The plan for Day 5 had changed due to the events that had occurred earlier in the trip but it still kept the same Patagonia/Rio Rico theme.
Our morning started off again looking for the Rose-throated Becard at the De Anza Trail. Nice looks at Tropical Kingbird, Dusky-capped Flycatcher, Summer Tanager, Yellow-breasted Chat and Lucy’s Warbler were had but we failed to turn up the becard, a bird that has now all but ceased as a breeder in Arizona and the US for that matter.
Moving along, we again tried Montosa Canyon for Black-capped Gnatcatcher, again putting in two hours and once again striking out. More movement and flitting was seen in the exact same tree as the day before but no Black-capped were ever glimpsed. It would constitute one of the most frustrating misses on the entire trip.
It was back to the De Anza Trail for the THIRD time we’d try for the becard, finally giving up on this one too. A small consolation was a nice, young Northern Goshawk that flew by as we departed the trail.

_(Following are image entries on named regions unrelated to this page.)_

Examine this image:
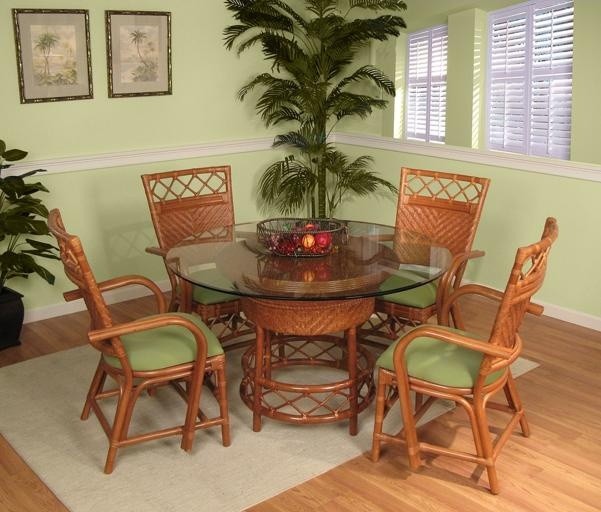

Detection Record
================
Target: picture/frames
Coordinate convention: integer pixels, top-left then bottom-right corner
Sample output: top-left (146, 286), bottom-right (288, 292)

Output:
top-left (11, 8), bottom-right (94, 105)
top-left (104, 9), bottom-right (172, 98)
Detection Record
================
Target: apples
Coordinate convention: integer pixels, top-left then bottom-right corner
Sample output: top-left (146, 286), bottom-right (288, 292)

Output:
top-left (302, 234), bottom-right (315, 248)
top-left (315, 230), bottom-right (332, 248)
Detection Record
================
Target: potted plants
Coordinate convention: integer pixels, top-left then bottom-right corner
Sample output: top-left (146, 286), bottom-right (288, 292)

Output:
top-left (0, 138), bottom-right (61, 351)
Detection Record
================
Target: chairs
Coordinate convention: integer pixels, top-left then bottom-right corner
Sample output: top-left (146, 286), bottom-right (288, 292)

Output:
top-left (47, 208), bottom-right (230, 475)
top-left (139, 164), bottom-right (285, 362)
top-left (342, 166), bottom-right (491, 362)
top-left (371, 217), bottom-right (560, 496)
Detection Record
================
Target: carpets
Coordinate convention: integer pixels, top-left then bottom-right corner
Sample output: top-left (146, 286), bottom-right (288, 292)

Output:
top-left (0, 311), bottom-right (541, 512)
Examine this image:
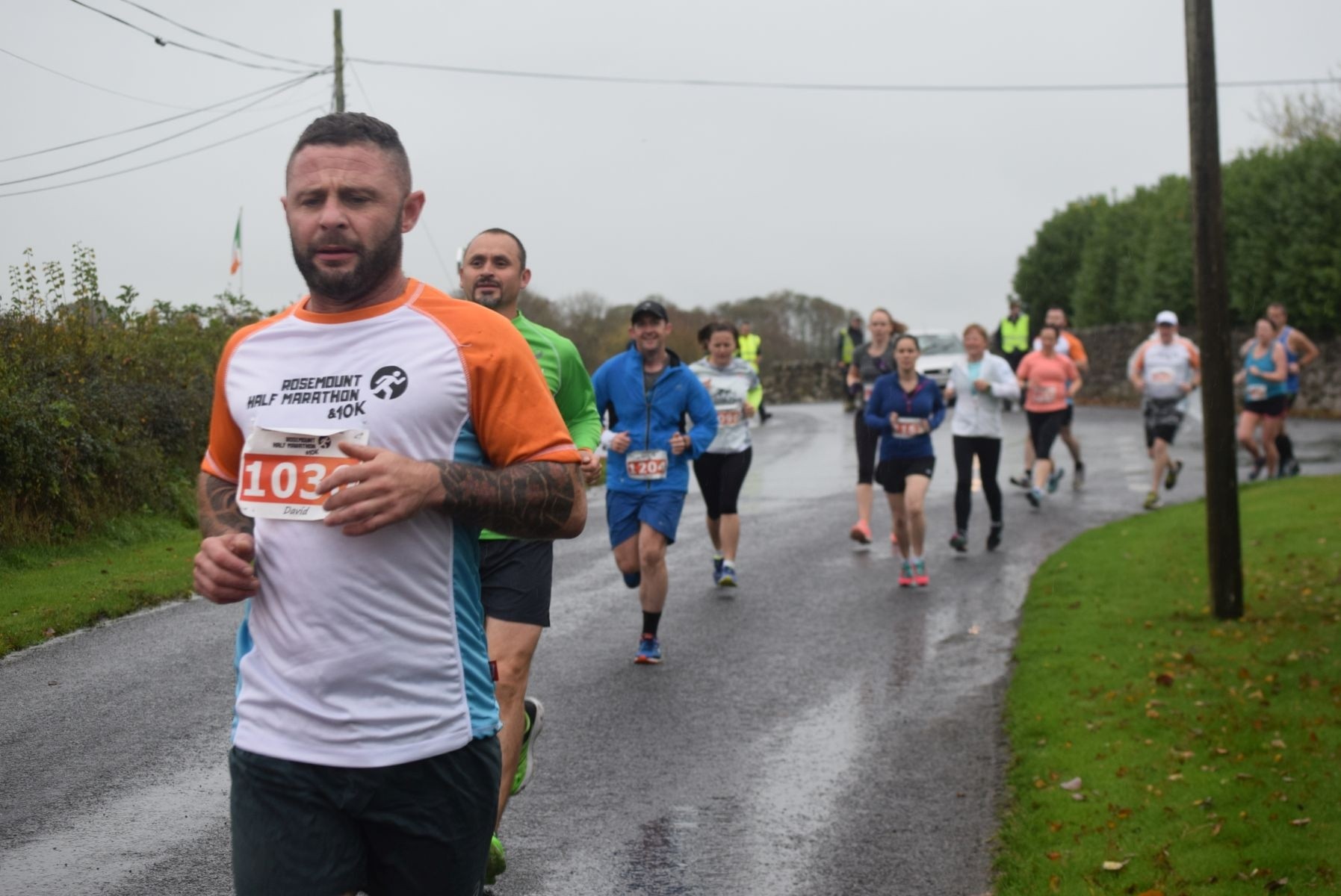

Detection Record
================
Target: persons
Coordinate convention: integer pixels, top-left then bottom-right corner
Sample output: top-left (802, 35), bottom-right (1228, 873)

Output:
top-left (1232, 300), bottom-right (1321, 480)
top-left (847, 307), bottom-right (909, 545)
top-left (943, 323), bottom-right (1020, 554)
top-left (1009, 305), bottom-right (1091, 494)
top-left (456, 229), bottom-right (605, 887)
top-left (737, 320), bottom-right (774, 426)
top-left (1014, 323), bottom-right (1083, 510)
top-left (865, 335), bottom-right (946, 587)
top-left (994, 299), bottom-right (1034, 415)
top-left (591, 300), bottom-right (719, 666)
top-left (688, 318), bottom-right (764, 590)
top-left (1128, 310), bottom-right (1201, 509)
top-left (835, 310), bottom-right (865, 412)
top-left (188, 111), bottom-right (587, 896)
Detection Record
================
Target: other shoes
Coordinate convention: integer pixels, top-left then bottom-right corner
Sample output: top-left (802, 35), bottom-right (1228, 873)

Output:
top-left (1145, 491), bottom-right (1158, 508)
top-left (1009, 474), bottom-right (1030, 487)
top-left (1074, 461), bottom-right (1085, 484)
top-left (1249, 456), bottom-right (1268, 478)
top-left (1165, 461), bottom-right (1184, 487)
top-left (1277, 461), bottom-right (1300, 477)
top-left (1047, 468), bottom-right (1063, 492)
top-left (1025, 490), bottom-right (1041, 506)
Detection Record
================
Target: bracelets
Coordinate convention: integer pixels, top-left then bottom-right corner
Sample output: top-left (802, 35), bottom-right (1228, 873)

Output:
top-left (1298, 362), bottom-right (1304, 370)
top-left (1191, 382), bottom-right (1197, 391)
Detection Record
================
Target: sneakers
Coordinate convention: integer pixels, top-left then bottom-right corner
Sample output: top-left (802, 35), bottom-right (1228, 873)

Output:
top-left (910, 558), bottom-right (928, 584)
top-left (898, 558), bottom-right (912, 585)
top-left (890, 533), bottom-right (899, 544)
top-left (950, 534), bottom-right (966, 550)
top-left (510, 694), bottom-right (544, 793)
top-left (985, 522), bottom-right (1001, 548)
top-left (485, 831), bottom-right (506, 884)
top-left (850, 520), bottom-right (872, 543)
top-left (719, 565), bottom-right (737, 586)
top-left (712, 556), bottom-right (723, 585)
top-left (622, 570), bottom-right (642, 589)
top-left (634, 635), bottom-right (662, 663)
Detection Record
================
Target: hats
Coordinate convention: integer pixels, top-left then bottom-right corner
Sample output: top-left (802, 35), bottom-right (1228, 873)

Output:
top-left (1156, 310), bottom-right (1177, 326)
top-left (631, 300), bottom-right (668, 322)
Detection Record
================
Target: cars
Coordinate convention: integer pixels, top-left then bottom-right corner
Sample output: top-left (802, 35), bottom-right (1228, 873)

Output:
top-left (914, 334), bottom-right (967, 406)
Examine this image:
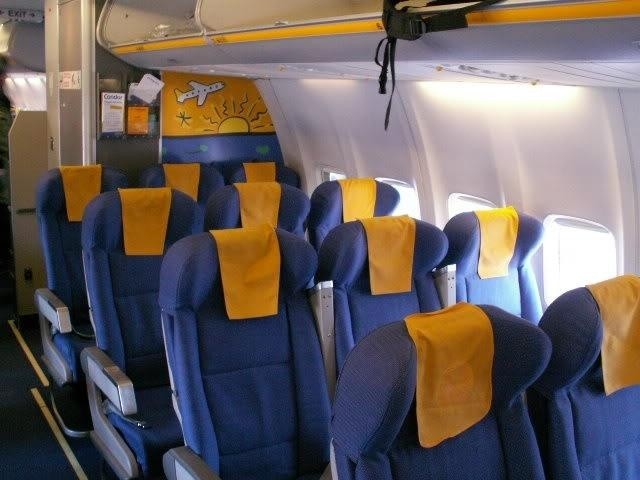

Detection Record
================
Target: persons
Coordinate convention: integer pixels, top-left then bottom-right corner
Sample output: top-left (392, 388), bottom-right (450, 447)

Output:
top-left (0, 55), bottom-right (13, 209)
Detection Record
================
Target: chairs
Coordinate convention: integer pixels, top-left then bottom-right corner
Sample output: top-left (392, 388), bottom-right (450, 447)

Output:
top-left (523, 274), bottom-right (640, 480)
top-left (329, 300), bottom-right (556, 480)
top-left (307, 176), bottom-right (402, 254)
top-left (137, 162), bottom-right (224, 202)
top-left (158, 226), bottom-right (327, 479)
top-left (225, 160), bottom-right (302, 190)
top-left (318, 215), bottom-right (450, 405)
top-left (444, 205), bottom-right (546, 328)
top-left (206, 181), bottom-right (312, 233)
top-left (80, 186), bottom-right (204, 479)
top-left (33, 164), bottom-right (136, 439)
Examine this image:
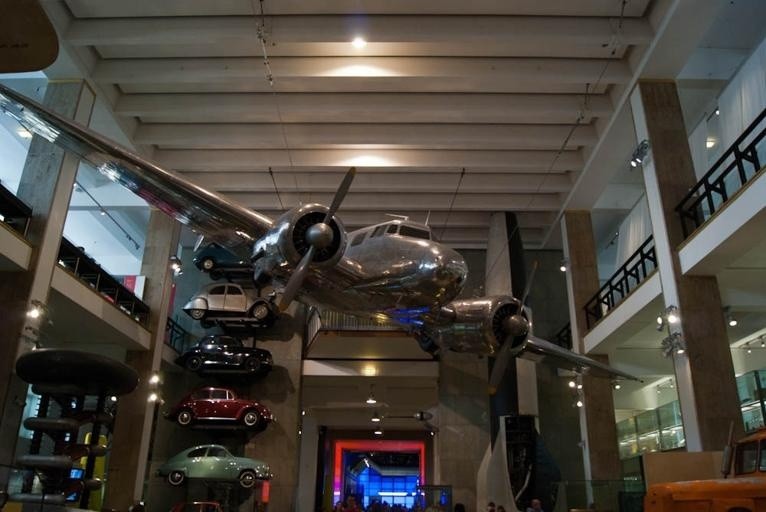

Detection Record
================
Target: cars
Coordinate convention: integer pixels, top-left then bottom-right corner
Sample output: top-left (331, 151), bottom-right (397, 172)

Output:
top-left (193, 233), bottom-right (251, 270)
top-left (173, 334), bottom-right (273, 378)
top-left (165, 501), bottom-right (221, 512)
top-left (164, 386), bottom-right (275, 434)
top-left (153, 444), bottom-right (273, 489)
top-left (180, 281), bottom-right (277, 330)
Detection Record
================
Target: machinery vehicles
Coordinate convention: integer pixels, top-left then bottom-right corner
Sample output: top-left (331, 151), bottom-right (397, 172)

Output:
top-left (643, 420), bottom-right (765, 512)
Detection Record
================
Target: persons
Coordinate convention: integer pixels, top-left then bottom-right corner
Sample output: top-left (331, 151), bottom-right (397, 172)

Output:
top-left (334, 494), bottom-right (544, 512)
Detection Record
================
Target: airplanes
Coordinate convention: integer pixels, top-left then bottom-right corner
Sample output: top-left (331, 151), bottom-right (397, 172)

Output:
top-left (0, 80), bottom-right (649, 395)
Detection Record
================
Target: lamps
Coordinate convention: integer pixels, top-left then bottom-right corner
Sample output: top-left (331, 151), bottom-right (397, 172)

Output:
top-left (654, 304), bottom-right (678, 333)
top-left (658, 331), bottom-right (686, 358)
top-left (363, 380), bottom-right (384, 436)
top-left (722, 305), bottom-right (738, 328)
top-left (629, 138), bottom-right (651, 170)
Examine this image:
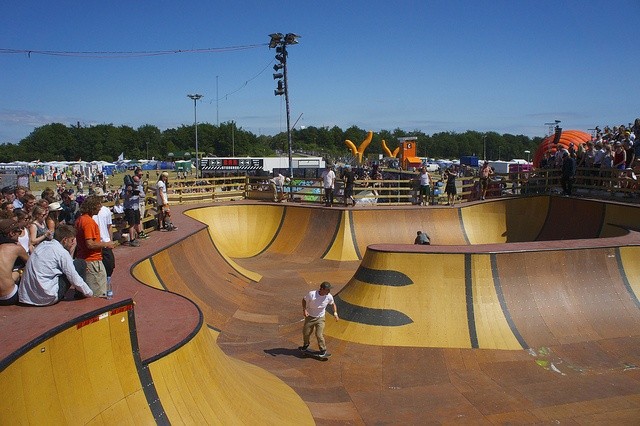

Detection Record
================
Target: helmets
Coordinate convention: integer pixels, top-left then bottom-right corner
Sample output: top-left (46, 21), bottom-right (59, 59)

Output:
top-left (320, 282), bottom-right (334, 289)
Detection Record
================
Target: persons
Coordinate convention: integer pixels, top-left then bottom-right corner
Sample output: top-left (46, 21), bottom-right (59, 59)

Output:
top-left (47, 201), bottom-right (63, 232)
top-left (300, 280), bottom-right (340, 357)
top-left (499, 177), bottom-right (513, 196)
top-left (538, 123), bottom-right (640, 195)
top-left (442, 165), bottom-right (458, 206)
top-left (341, 166), bottom-right (355, 208)
top-left (122, 175), bottom-right (141, 247)
top-left (167, 168), bottom-right (247, 195)
top-left (0, 166), bottom-right (127, 212)
top-left (480, 161), bottom-right (493, 201)
top-left (0, 219), bottom-right (30, 304)
top-left (317, 164), bottom-right (337, 206)
top-left (403, 175), bottom-right (420, 204)
top-left (418, 166), bottom-right (434, 206)
top-left (414, 229), bottom-right (431, 245)
top-left (18, 225), bottom-right (94, 305)
top-left (14, 211), bottom-right (30, 255)
top-left (512, 181), bottom-right (518, 195)
top-left (30, 205), bottom-right (52, 243)
top-left (153, 172), bottom-right (178, 232)
top-left (488, 166), bottom-right (495, 181)
top-left (266, 172), bottom-right (288, 205)
top-left (364, 160), bottom-right (387, 186)
top-left (76, 196), bottom-right (108, 298)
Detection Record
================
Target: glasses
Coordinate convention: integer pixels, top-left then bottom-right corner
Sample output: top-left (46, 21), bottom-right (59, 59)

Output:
top-left (36, 212), bottom-right (48, 217)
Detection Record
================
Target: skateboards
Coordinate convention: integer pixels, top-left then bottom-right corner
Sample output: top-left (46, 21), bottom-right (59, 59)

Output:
top-left (298, 346), bottom-right (333, 361)
top-left (162, 205), bottom-right (174, 232)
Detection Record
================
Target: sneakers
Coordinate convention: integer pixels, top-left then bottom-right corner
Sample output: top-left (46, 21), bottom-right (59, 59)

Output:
top-left (319, 350), bottom-right (327, 357)
top-left (127, 241), bottom-right (140, 246)
top-left (137, 234), bottom-right (150, 238)
top-left (49, 202), bottom-right (62, 212)
top-left (301, 345), bottom-right (308, 352)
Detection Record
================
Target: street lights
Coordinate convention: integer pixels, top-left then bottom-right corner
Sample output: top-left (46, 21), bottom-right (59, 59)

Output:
top-left (269, 32), bottom-right (301, 202)
top-left (524, 150), bottom-right (531, 173)
top-left (187, 93), bottom-right (204, 178)
top-left (482, 135), bottom-right (488, 160)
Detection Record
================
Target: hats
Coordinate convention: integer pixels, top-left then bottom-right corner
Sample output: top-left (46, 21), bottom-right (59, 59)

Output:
top-left (0, 219), bottom-right (19, 234)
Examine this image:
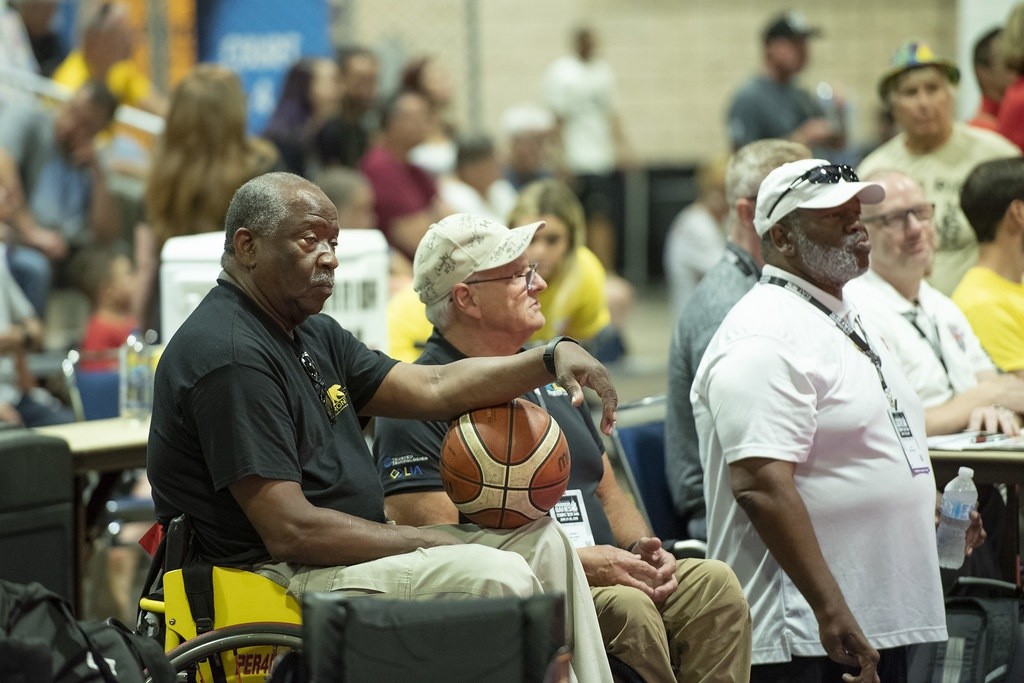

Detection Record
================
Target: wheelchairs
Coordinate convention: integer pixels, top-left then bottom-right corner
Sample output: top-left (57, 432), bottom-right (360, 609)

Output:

After our last stint at the De Anza it was decided to finally depart the area and begin moving along towards Patagonia and then Sierra Vista, thus beginning a new chapter of the trip.
Our first stop in the area were the flooded fields of Rio Rico and nearby ponds. Our highlights there included Black-bellied Whistling-Duck, Green Heron, and “Mexican” Duck.
Next was the Kino Springs Golf Course where a Ruddy Ground-Dove had been recently seen. No luck with the dove but we did enjoy nice views of Gray Hawk, Cliff Swallow and Cassin’s Kingbird.
After Kino Springs, we hit the famous Patagonia Roadside Rest Area. We were able to bag Thick-billed Kingbird fairly quickly and, although Rose-throated Becards no longer breed, we still spent the next while there watching the kingbird preen, then catch and eat a large insect before moving on.
Our final stop of the day were the Paton’s Feeders in Patagonia. Although Marion Paton is no longer alive, her property remains open to birders thanks to the Tucson Audubon. We opted to spend the rest of our day there enjoying the hummingbird spectacle. And we were not disappointed. Five species of hummingbird were present while we were there including Broad-billed, Black-chinned, Rufous, Costa’s and the specialty bird of the Paton’s: Violet-crowned Hummingbird in which we noted 3 individuals.
At least one Gray Hawk was audible most of the time and one was, at one point seen passing over the yard. Other non-hummingbird highlights here included: Common Ground and Inca Doves, Gila Woodpecker, Phainopepla, Blue Grosbeak, Bronzed Cowbird and Hooded and Bullock’s Orioles.
It was an awesome way to end the day before moving on to Sierra Vista for the night.